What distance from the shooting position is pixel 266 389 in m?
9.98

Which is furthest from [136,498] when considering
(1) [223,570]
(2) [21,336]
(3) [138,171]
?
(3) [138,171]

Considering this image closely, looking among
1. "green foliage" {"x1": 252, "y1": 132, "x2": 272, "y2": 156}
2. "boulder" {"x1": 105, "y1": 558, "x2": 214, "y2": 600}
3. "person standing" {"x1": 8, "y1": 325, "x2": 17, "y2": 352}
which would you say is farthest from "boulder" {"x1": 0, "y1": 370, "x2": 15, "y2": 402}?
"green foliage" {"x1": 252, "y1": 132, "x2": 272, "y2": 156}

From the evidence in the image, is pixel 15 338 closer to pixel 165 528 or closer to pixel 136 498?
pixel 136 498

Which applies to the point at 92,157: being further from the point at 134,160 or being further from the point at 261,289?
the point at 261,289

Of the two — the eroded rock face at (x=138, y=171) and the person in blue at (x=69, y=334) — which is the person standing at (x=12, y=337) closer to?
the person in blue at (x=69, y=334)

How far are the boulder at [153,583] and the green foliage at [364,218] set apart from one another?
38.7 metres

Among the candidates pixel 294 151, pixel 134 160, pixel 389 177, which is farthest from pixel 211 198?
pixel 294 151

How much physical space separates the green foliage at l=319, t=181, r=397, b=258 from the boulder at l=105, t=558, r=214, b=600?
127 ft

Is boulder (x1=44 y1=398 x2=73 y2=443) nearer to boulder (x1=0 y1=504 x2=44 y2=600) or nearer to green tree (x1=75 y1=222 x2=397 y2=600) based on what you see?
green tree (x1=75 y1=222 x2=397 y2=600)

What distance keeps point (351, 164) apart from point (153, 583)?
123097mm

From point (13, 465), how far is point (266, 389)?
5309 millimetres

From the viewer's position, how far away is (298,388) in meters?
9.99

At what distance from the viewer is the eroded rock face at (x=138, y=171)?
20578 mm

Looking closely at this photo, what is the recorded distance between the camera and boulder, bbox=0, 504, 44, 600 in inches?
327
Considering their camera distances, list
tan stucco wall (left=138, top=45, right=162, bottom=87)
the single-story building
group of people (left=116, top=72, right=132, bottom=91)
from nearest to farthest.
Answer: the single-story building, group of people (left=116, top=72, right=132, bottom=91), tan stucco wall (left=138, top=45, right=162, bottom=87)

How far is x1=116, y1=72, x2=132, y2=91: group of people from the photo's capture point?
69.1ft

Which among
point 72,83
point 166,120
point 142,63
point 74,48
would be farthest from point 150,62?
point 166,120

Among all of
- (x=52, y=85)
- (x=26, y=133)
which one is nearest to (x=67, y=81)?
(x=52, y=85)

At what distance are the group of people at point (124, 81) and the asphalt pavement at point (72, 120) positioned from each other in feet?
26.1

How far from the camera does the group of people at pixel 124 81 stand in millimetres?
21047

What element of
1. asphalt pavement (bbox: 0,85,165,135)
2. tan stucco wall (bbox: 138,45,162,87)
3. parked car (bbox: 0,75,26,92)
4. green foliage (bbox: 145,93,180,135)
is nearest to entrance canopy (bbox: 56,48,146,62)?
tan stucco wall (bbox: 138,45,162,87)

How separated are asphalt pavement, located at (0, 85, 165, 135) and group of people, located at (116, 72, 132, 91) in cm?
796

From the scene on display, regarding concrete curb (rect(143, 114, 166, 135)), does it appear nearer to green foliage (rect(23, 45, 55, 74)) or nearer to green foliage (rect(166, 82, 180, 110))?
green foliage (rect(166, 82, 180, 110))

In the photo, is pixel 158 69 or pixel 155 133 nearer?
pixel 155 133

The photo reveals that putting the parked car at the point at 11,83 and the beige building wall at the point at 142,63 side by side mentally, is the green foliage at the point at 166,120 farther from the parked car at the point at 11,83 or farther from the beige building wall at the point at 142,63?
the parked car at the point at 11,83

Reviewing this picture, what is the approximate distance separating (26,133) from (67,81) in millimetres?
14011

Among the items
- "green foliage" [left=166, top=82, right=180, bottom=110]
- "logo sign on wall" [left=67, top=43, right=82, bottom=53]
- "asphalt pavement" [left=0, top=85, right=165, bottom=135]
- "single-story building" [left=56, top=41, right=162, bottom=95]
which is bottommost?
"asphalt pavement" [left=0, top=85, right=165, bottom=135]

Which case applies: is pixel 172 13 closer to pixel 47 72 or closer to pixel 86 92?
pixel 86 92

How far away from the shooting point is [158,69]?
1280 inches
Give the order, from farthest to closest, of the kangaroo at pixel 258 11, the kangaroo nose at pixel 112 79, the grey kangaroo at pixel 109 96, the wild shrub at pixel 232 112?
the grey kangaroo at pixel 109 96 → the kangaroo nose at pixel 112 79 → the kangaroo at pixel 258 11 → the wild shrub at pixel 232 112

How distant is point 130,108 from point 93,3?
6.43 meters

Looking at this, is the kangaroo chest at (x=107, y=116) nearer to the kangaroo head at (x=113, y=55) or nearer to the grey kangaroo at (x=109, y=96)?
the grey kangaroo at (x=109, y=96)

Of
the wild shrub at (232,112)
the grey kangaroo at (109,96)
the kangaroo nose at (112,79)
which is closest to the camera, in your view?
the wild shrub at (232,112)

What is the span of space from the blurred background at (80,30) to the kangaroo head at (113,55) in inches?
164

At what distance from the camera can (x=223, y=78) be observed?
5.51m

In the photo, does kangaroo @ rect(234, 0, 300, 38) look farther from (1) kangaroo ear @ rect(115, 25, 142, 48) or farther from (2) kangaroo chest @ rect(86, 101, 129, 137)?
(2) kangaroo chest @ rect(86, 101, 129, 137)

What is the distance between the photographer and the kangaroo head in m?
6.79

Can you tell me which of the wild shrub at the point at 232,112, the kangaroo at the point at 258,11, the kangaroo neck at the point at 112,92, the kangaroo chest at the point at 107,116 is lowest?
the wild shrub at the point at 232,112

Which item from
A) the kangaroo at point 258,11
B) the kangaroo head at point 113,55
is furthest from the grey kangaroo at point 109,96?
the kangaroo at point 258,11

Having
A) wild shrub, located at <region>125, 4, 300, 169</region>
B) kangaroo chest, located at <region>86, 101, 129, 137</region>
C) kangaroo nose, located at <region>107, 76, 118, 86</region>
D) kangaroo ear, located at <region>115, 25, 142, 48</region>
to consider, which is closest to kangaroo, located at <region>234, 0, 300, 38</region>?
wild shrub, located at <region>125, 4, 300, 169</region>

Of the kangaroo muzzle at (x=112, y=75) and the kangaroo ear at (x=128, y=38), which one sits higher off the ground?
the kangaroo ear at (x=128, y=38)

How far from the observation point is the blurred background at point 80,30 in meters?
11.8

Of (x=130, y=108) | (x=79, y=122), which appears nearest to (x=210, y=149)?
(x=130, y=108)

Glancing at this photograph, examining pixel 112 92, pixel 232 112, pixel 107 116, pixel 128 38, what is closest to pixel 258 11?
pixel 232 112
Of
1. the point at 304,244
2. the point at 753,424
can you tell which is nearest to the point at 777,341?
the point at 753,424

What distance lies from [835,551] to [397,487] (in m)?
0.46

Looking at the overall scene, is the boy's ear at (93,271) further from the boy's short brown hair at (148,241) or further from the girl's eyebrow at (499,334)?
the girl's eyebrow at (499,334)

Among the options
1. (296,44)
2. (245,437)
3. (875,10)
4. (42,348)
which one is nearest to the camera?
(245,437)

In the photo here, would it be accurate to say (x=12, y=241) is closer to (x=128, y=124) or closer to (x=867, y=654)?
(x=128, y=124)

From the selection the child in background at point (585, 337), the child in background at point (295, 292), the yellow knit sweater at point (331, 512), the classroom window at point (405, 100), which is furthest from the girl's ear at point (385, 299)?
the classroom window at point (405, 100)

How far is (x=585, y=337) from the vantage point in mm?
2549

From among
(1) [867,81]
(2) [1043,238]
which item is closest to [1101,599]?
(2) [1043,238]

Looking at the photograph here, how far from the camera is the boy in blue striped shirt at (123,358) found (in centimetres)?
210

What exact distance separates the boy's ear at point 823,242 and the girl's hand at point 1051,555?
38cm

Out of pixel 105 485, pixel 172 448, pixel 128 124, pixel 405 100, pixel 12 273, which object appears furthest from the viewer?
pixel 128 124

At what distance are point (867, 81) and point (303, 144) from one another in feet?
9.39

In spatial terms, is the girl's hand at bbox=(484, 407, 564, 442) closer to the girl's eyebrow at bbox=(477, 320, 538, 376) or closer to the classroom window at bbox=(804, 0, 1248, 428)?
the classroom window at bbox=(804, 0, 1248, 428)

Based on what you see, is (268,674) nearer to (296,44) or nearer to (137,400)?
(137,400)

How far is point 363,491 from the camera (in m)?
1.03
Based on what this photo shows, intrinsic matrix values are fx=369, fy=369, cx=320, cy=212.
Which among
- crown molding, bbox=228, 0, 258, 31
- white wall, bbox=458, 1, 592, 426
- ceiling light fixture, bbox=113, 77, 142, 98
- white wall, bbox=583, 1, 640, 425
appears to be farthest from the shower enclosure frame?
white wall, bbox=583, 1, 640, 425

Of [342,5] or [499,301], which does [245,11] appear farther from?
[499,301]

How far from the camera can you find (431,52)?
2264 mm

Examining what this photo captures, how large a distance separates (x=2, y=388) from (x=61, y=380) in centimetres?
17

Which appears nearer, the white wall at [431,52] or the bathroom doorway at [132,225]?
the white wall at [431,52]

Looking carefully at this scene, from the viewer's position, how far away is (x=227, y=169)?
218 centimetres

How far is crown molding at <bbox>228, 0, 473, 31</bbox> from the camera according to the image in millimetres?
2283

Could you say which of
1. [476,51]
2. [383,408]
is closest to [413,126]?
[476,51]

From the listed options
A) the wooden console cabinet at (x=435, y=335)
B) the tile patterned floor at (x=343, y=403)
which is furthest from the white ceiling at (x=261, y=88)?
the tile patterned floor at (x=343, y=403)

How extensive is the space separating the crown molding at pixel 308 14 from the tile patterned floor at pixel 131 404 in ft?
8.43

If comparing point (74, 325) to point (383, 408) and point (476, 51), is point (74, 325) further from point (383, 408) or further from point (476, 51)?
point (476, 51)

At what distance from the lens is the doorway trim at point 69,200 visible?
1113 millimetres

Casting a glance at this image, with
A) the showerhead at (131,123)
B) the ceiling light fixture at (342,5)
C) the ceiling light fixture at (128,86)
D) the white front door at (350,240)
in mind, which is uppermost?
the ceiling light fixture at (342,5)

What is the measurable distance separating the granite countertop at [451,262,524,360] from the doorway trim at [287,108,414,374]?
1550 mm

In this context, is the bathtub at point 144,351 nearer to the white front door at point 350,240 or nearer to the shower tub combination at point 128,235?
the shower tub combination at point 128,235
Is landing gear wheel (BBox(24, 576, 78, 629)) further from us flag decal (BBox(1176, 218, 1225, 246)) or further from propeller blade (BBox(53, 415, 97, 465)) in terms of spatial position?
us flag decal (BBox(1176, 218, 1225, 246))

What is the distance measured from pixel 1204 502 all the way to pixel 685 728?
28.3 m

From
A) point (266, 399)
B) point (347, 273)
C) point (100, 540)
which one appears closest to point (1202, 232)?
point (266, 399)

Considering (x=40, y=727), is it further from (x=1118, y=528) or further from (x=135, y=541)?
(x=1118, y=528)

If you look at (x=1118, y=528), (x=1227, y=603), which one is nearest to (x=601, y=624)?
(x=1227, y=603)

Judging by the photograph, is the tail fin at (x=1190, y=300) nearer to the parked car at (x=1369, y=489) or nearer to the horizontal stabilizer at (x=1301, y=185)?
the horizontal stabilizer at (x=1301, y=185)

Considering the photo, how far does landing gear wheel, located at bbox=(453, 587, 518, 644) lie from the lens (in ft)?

▶ Instruction: Each line from the one containing "At what distance from the lens" to the end of the listing above should be copied exactly, and nothing else.

▶ Answer to the task:
At what distance from the lens is the doorway trim at point 69,200 visible?
1113 millimetres

Casting a glance at this image, with
A) the showerhead at (131,123)
B) the ceiling light fixture at (342,5)
C) the ceiling light fixture at (128,86)
D) the white front door at (350,240)
in mind, which is uppermost?
the ceiling light fixture at (342,5)

What is the measurable distance separating the granite countertop at [451,262,524,360] from the doorway trim at [287,108,414,374]?
1550 mm

In this context, is the bathtub at point 144,351 nearer to the white front door at point 350,240 or nearer to the shower tub combination at point 128,235?
the shower tub combination at point 128,235
Is landing gear wheel (BBox(24, 576, 78, 629)) further from us flag decal (BBox(1176, 218, 1225, 246)) or further from propeller blade (BBox(53, 415, 97, 465)) in terms of spatial position?
us flag decal (BBox(1176, 218, 1225, 246))

What is the distance measured from pixel 1204 502 all the way to pixel 685 728?
28.3 m

From
A) point (266, 399)
B) point (347, 273)
C) point (100, 540)
which one appears closest to point (1202, 232)?
point (266, 399)

Considering (x=40, y=727), is it further from (x=1118, y=528) or further from (x=135, y=541)?
(x=1118, y=528)

If you look at (x=1118, y=528), (x=1227, y=603), which one is nearest to (x=601, y=624)?
(x=1227, y=603)

Judging by the photograph, is the tail fin at (x=1190, y=300) nearer to the parked car at (x=1369, y=489) or nearer to the horizontal stabilizer at (x=1301, y=185)?
the horizontal stabilizer at (x=1301, y=185)

Considering the photo, how far does landing gear wheel, located at bbox=(453, 587, 518, 644) lie from the lens (in ft)?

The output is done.